A Brexit deal by November is possible. It may look unlikely after the recent Salzburg summit, which revealed the perception gaps between the UK and continental Europe brutally. EU leaders showed that the Chequers plan was no more than a negotiating position. But for Theresa May, the paper outlined the minimum of what she needed to get Westminster’s approval of the Brexit deal. Both sides expected flexibility from each other; no one was willing and able to move.

Although spirits are extremely low at the moment and the political situation in the UK is confused ahead of the Tory Party Conference, the November summit will probably bring some kind of deal. The costs of a no-deal Brexit would simply be tremendously high. It will be a profoundly fudged deal, though, which includes the roughly 80 percent of negotiation items settled already, but leaves the most contentious issues, such as the solution for Northern Ireland, for the transition period. Within those two years, heads will have cooled so solutions can be found—if the UK Parliament indeed ratifies the fudged deal the prime minister brings home in November. This if, however, is a very big one.

Paul TaylorContributing editor at POLITICO

Of course a Brexit deal is still possible because it is overwhelmingly in the interest both of the UK and of the EU to have an orderly separation and avoid the chaos and recrimination of a no-deal crash out. The dramatization of recent days may have been necessary to enable Theresa May to survive the Conservative Party Conference, defiantly wrapped in the Union Jack.

The real concessions in any negotiation are made only in the final phase, and we’re not quite there yet. Britain’s attempt to go behind the back of Michel Barnier and appeal to EU leaders for a special trade deal was always a nonstarter. Barnier is their agent, not some hardline French villain on steroids.

How to square the circle on the Irish border question remains a riddle, but ultimately the UK is likely to have to accept remaining in a Customs Union with the EU in all but name, perhaps with a review clause that allows magic technology to take over if and when it comes online. London has already signaled it may accept the jurisprudence of the European Court of Justice, at least indirectly via an arbitration panel, to supervise the withdrawal treaty.

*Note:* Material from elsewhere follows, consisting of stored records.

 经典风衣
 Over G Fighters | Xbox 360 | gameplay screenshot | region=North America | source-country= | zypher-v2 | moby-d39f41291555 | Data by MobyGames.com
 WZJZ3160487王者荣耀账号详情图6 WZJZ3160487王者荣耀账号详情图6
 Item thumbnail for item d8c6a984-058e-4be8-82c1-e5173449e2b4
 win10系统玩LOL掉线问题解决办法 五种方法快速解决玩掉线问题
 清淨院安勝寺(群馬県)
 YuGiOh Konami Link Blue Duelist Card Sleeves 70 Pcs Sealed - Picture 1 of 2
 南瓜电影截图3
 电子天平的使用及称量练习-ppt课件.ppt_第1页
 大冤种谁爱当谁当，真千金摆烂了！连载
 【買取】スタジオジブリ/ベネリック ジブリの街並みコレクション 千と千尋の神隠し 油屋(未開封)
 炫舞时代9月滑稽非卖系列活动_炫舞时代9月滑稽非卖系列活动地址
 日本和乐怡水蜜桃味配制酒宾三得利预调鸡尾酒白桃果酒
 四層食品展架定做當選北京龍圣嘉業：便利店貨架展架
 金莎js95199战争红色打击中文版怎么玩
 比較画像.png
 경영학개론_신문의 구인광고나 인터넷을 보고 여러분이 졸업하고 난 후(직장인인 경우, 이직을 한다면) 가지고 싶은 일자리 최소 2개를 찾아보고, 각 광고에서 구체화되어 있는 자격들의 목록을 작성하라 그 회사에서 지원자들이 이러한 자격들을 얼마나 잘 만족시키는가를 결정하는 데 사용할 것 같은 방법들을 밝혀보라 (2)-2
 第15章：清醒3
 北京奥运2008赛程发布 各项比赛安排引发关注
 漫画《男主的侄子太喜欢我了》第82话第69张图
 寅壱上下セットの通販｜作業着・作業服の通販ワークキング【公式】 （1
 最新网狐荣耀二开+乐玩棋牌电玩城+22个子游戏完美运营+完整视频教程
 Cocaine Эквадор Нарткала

A political declaration on close future economic, political, and security relations can be drafted without locking in either the Norway or Canada models for trade ties. That will be the object of years of future negotiation in what is likely to be a much-extended transition period beyond the end of 2020.  

Pierre VimontSenior fellow at Carnegie Europe

The Salzburg meeting definitely revealed a profound misunderstanding both from Britain, which still struggles to comprehend what the single market concept is about, and from the rest of the EU members, who remain convinced they can call Theresa May’s bluff. In Salzburg both sides thrived on intransigence for domestic political purposes. The meeting did not bring any deal closer, but it was not intended to—even if the British prime minister may have been under the false illusion that her Chequers plan would win the day.

Yet to broker a compromise at this stage of the negotiations does not require much of an effort from either side, and they both know it. The only remaining hurdle for settling the withdrawal agreement and allowing for a smooth Brexit rests with fixing the backstop solution that would eventually apply to the Northern Ireland border—if no other solution is found before the transition period ends in December 2020. To fall over the cliff edge for not delivering on a problem that only comes to fruition in two years’ time sounds like an insult to EU negotiators, who have in the past found all sorts of ways to fudge much more complex issues. In fact, a deal is there for all to see with a little political will.

Both sides know that the real difficulties lie ahead with the discussions on the future trade relations between post-EU Britain and its 27 former partners, especially with the EU’s political situation set to look more confused and unsettled after next year’s European Parliament elections. With hindsight, the Salzburg showdown may well pale in comparison to the looming post-Brexit confrontation.